Glacier Blue, an original 1969-era GM color (albeit not on the Nova) was selected by Ryan’s wife — “she said it was a pretty color so I bought it; she had no idea that she had just given me permission to buy a new racecar. I’m still alive thankfully…for now,” he quips.
“It’s still a leaf spring car, which is pretty cool,” Ryan shares of his favorite elements of this new beast. “But I love that it’s a car that hasn’t been raced yet — the build went through a couple (of?) hands before it got to me, but this has only been my car on the track. This car is mine, and that’s a big deal.”
He’s also quick to show off the factory headliner and dome light he put back in the car, along with the factory door panels and roll-up windows.
Ryan rolled into Lights Out 12 ready to make a splash; that the car was so significantly overweight was certainly a setback, but the weekend started on a bad note and only got worse. On the very first pass on the fresh, shiny new ’69, Ryan nearly lost control of the car as a suspension failure occurred at speed.
As it was later determined, the powder-coat on the leaf spring perches and the rear end housing, in his words, “made clearance where there didn’t need to be clearance”; as a result, when the converter went into lock-up, the passenger-side leaf spring locating pin sheared off, causing the rear wheel to kick forward 4-inches, putting a dent in the original GM quarter-panel and making for a frightening couple of seconds. The carnage only got worse, as two driveshafts were broken in half, a set of Smith Racecraft “Assassin” traction bars were mangled, and a carbon-fiber wheel tub was shifted in place during the course of a weekend in which the car never made a single representative run. “Mostly pride,” Ryan adds as he recounts the damage.
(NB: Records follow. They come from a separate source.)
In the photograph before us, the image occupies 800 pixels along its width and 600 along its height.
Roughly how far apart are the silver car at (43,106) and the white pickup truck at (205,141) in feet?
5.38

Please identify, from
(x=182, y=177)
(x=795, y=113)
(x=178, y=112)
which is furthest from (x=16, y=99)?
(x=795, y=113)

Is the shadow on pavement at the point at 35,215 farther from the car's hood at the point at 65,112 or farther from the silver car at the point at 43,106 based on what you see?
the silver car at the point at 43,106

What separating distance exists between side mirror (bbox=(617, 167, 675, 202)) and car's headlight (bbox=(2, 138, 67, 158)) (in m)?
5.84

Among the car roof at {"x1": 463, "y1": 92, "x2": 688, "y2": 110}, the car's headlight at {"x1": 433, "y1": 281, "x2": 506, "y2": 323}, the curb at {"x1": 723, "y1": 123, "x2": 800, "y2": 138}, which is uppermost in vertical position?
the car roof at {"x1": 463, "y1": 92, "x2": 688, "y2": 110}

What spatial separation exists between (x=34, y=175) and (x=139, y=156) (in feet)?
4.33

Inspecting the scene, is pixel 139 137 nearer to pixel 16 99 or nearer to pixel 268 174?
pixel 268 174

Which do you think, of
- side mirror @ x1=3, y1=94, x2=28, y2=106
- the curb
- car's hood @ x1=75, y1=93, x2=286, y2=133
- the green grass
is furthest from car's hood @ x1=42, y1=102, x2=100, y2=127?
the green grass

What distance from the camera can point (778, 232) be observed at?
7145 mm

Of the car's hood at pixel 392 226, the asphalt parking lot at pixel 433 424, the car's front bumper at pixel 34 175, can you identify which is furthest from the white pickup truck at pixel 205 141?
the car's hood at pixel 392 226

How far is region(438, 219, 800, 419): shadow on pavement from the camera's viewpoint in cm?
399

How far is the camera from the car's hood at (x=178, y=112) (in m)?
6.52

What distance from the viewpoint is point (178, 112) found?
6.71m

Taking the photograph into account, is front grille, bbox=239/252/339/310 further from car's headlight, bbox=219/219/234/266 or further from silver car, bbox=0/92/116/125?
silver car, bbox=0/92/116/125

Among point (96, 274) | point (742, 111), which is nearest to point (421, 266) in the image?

“When it broke the first time, I should have just loaded it up and gone home,” Ryan says of his less-than-stellar debut.
In the weeks since, he’s gone over the chassis to right the previous wrongs, and his body-man will soon have the quarter panel looking new again. Now, it’s about racing locally to iron out the very unique combination in preparation for running at the front — something he’s sure this car can do — at the big drag-radial races in the fall.
“I’m going to dual-purpose this car — my friend Johnny Montesino is going to race it in our Outlaw Diesel Super Series in the Outlaw 5.90 Index class. This will allow me to stand behind it with someone else driving and get all the little things situated, so we don’t have to deal with it at big races. We’re going to slow it down and run it there all season. There’s also another class down here, 28X, which is a no-time class, that I can run in for now, since I haven’t lit the boards yet. We’ll run those classes, get some passes on it, and we want to come out at No Mercy, put the big tunes in it, and go play.”